Des middags aan tafel heeft Rudmer eerst weer geglimlacht, toen ze hem vertelde, dat ze naar Holland wilde, om mama op te zoeken, en dan op de terugweg in Amsterdam haar klerenkast aan te vullen. Maar dan kruipt een vage ongerustheid in zijn ogen.
- Zou je nu wel op reis gaan, kleine vrouw? Je weet, dat 't gevaarlijk kan zijn... je toestand... het schokken van de trein... een lànge reis bovendien...
Ze legt haar mes en vork harder naast het bord neer, dan ze bedoeld had.
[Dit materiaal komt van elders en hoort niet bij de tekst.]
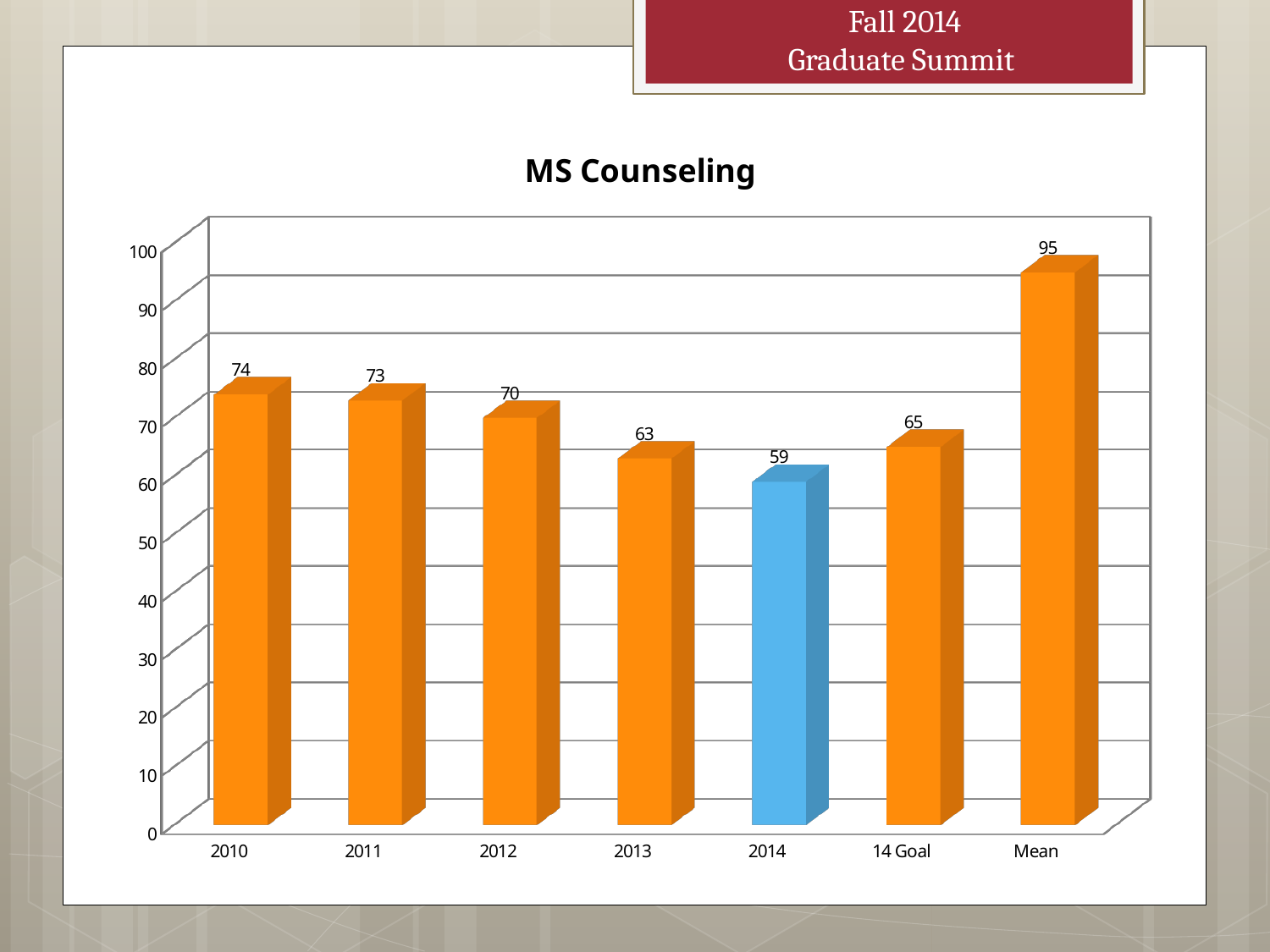
What is the difference between the Mean value and the 2014 value in the MS Counseling chart? 36 What is the value for 2014 in the MS Counseling chart? 59 Which category has the highest value in the MS Counseling chart? Mean What is the difference between the 14 Goal value and the 2014 value in the MS Counseling chart? 6 What kind of chart is shown on the slide? Bar chart Do the values rise or fall from 2010 to 2014 in the MS Counseling chart? Fall Which is larger in the MS Counseling chart, the value for 2011 or the value for 2013? 2011 What is the value for 2010 in the MS Counseling chart? 74 Is the value for 2012 in the MS Counseling chart greater or less than 60? greater How many bars are shown in the MS Counseling chart? 7 What is the value for 14 Goal in the MS Counseling chart? 65 Which category has the lowest value in the MS Counseling chart? 2014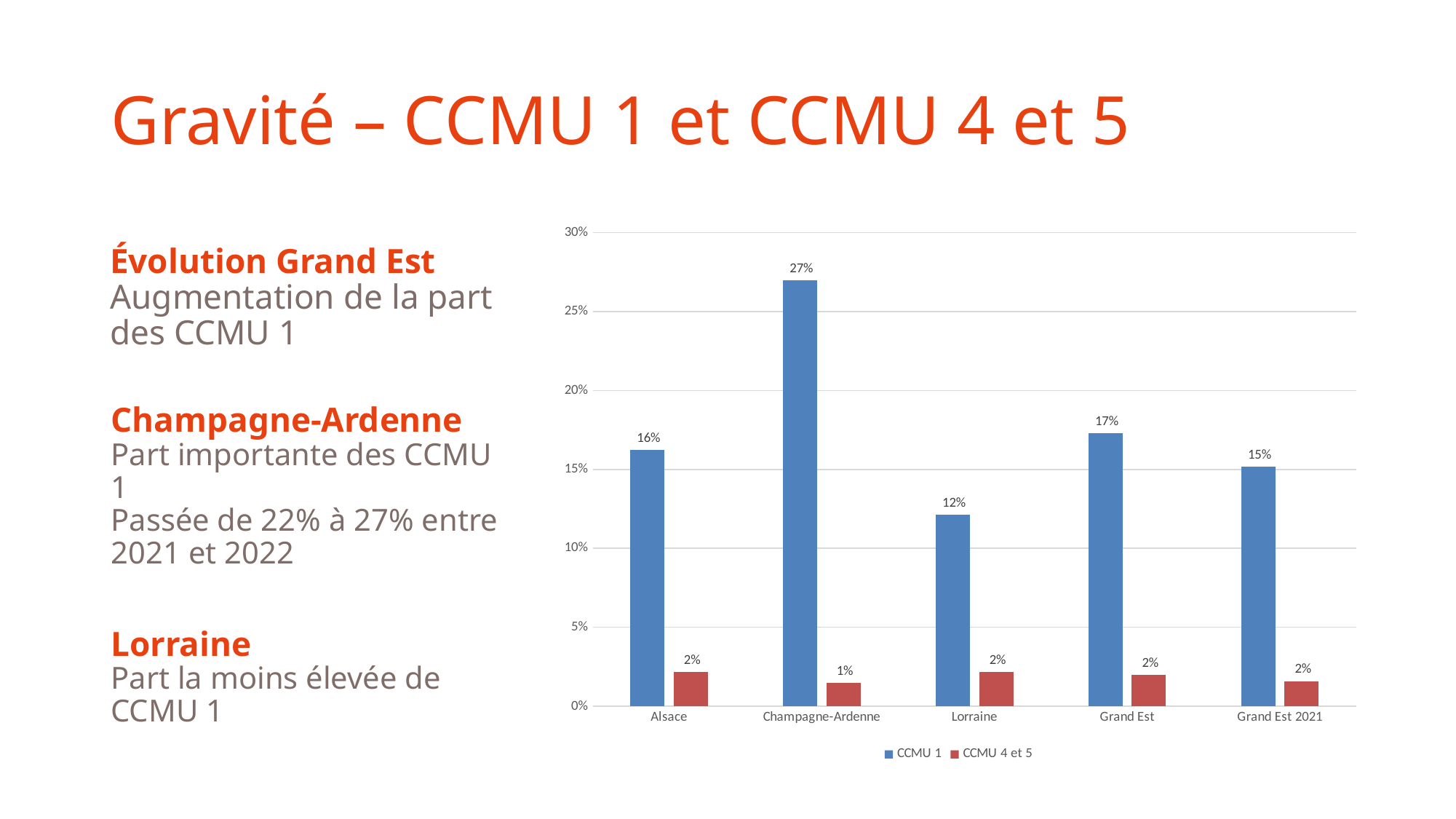
What is the CCMU 4 et 5 value for Champagne-Ardenne? 1% Is the CCMU 1 value for Champagne-Ardenne greater or less than 25%? greater Which category has the highest CCMU 1 value? Champagne-Ardenne What is the CCMU 1 value for Champagne-Ardenne? 27% What is the CCMU 1 value for Lorraine? 12% Which category has the lowest CCMU 1 value? Lorraine How many categories are shown on the x axis? 5 What kind of chart is shown on the slide? bar chart Which has a larger CCMU 1 value, Alsace or Grand Est? Grand Est What is the CCMU 1 value for Grand Est 2021? 15% What is the difference between the CCMU 1 values for Champagne-Ardenne and Lorraine? 15% How many series does the legend list? 2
- Lieve jongen, ik kan het niet stellen zonder dat ik minstens een of twee nieuwe jurken en een mantel aanschaf... Nee, schud je knappe hoofd niet; van het begin af aan
| |
| |
is het mijn stelregel geweest, om me behoorlijk te kleden. De mensen hier zijn eerlijk en goed, en ik vind ze dikwijls beter dan alle stedelingen bij elkaar. Maar dat betekent niet, dat ik nu ook maar hun opvattingen over kleren en manieren overneem... Dáárin blijf ik de stad heus gelijk geven: het is niet een bewijs van lichtzinnigheid of verkwisting, om geld uit te geven voor je uiterlijk -
Ze zwijgt. Haar woorden klinken zonderling na in de kamer met de goudige lichtvakken der hoge ruiten. Rudmer neemt haar verbaasd op. Er was een scherpe bijklank in haar stem, die hij nog niet heeft gehoord, behalve misschien in de bruidsdagen, toen ze overmoe en gehaast was. Hij begrijpt het niet. Er kan haar niets ontbreken! Aan hun liefde hapert niets; sinds ze beiden weten van het kind, is die hartstochtelijker en bindender dan vroeger. Kleren... Natuurlijk, voor een vrouw betekenen kleren altijd meer. Maar de lichte vertwijfeling in Ruth's stem klinkt verontrustend. Hijzelf heeft zich, nu hij weer onder de boeren woont, een nieuwe gemakzucht aangewend. Zijn studentenjaren? nu goed; toen hij pas in Groningen was, plotseling geld tot zijn beschikking had, de tegenstelling met thuis, fatterige neigingen... allemaal begrijpelijk. Maar het dorp kijkt niet zo nauw; en nú zijn er voor hem en haar toch grotere dingen in het leven? Hij haalt de schouders op, buigt zich naar haar over, trekt haar handen in de zijne; zijn mond krult in verliefde spot:
- Het lijkt wel, kleine, of je plotseling meer dan behaagziek wordt. Ik dacht, dat je in de eerste plaats naar Holland wou voor je móeder!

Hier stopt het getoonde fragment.